While individually specific physiological measures provide an objective means to address the effects associated with human trauma(s) and fear, how the process is conducted and what is measured requires considering some critical issues. The classical teaching of physiological response based on neural pathways, implying that the innervation is sufficient to predict behavior, is significant. For instance, it is commonly assumed that the sympathetic nervous system (SNS) and parasympathetic nervous system (PNS) branches of the ANS respond uniformly to a common stimulus across individuals. Typically not taught is that, in humans, known SNS and PNS innervation does not preclude objectively measured physiological responses that are inconsistent with such beliefs [44–45]. Over 30 years of multiple personally conducted, computer-based physiologic measures of human responses demonstrate that individual patterns of response not only occur but are common. Furthermore, confounding our understanding are analyses of past research that are based on assumptions inconsistent with more recent multidisciplinary research demonstrating that cardiovascular and respiratory function can be affected by three, not two, neurological pathways [46–52]. The newer findings affect many prior studies that infer ANS-based measures without neurophysiological differentiation as to whether the overt behavior represented "freeze," "fight or flight," or "relaxation." What confounds understanding for such a relationship is that, as illustrated by the fear conditioning research, the cortex need not be involved for there to be physiologic response(s). Animal studies of time-series recordings indicate that the amygdala, limbic system, and downstream organ responses occur before the cortex is involved. Adding to the problem is that in fear conditioning, CRs do not differentiate those elicited by the conditioned stimulus and those acquired through learning [7]. Specifically, how can it be known whether an overt behavior is cognitively mediated? Again, objective recordings provide a means to move beyond inferred assumptions or beliefs that are not based in science.

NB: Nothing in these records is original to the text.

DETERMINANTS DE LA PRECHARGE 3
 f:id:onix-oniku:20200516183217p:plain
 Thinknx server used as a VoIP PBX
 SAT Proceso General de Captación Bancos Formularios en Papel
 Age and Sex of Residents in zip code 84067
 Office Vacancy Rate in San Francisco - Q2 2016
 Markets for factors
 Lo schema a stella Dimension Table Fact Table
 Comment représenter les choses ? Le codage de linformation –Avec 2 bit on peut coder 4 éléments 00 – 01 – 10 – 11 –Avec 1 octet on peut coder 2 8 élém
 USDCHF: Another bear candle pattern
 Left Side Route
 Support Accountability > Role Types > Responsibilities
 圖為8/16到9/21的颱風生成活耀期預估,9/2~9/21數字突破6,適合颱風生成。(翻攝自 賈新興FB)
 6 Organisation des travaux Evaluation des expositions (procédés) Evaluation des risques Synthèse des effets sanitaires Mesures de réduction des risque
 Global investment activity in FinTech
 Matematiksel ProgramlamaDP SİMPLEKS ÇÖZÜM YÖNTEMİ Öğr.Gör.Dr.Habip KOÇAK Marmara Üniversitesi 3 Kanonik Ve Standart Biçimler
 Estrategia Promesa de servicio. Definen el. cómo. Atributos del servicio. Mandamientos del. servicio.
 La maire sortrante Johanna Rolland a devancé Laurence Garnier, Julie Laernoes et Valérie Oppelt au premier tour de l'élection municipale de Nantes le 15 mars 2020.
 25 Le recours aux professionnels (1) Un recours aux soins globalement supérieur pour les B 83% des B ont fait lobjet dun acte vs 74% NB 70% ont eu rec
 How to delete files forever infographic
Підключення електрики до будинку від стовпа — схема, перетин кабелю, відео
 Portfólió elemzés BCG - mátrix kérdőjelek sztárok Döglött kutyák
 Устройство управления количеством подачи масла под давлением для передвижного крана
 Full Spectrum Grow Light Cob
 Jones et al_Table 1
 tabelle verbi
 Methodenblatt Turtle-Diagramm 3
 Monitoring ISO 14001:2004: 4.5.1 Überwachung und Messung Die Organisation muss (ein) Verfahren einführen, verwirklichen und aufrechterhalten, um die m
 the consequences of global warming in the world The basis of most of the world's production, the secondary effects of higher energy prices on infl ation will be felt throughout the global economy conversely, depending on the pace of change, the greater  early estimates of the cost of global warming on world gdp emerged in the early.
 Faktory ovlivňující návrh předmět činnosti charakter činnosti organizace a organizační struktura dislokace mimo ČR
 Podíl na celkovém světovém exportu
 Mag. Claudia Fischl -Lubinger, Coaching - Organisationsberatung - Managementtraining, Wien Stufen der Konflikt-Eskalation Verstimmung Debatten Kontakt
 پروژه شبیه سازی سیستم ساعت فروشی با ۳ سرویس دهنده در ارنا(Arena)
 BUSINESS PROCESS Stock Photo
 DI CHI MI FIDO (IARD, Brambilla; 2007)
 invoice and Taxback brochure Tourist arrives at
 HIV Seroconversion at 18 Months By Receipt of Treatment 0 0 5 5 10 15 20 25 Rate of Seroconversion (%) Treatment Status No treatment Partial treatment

What remains reliable is that patterns of physiologic response can be observed both with and without the individual–s awareness of their response(s). When recording is conducted without the individual knowing what is being recorded, their verbal report is usually inaccurate for the response or its direction. Most often, he or she verbally reports that he or she does not know and is unable to determine the answer to such question(s). Some individuals guess more accurately but do so without great confidence in their answer. Clearly, verbal recall alone is insufficient to establish the veracity of the individual–s physiologic response. Parenthetically, prediction of physiologic response(s) based on overt behavior is no more reliably predicted by an observer. What can be demonstrated and is of importance is that whether the individual or the observer knows "whether" or "what" response has occurred does not prevent time- and contextual-based stimulus-response relationships from being objectively established [53–54]. The simultaneous measurement of multiple physiological measures is required to demonstrate such complex phenomena. That the individual–s responses can vary for specific stimuli and contexts reinforces the need for multiple repeated systematic physiological measurements [44–55]. Such multiple objective measures provide a truly efficacious means to identify individual responses to a given stimulus, both within and across contexts. Thus, the false rejection of existing stimulus-response relationships that is based on a single physiologic measure is avoided. Such response variations are not unique or restricted to those individuals with trauma- or fear-based histories. Simply put, neural pathways, including those for the ANS, are insufficient to predict individual physiological organ response to stimulus, within or across contexts. Thus, recording multiple time- and context-specific physiologic stimulus measures provides greater objectivity for both assessment and treatment. The benefits of establishing multiple objectively recorded physiological measures seem straightforward. What is hoped for is that the obvious benefit of these measures moves assessment and treatment conceptualization beyond reliance on the absence of behavior.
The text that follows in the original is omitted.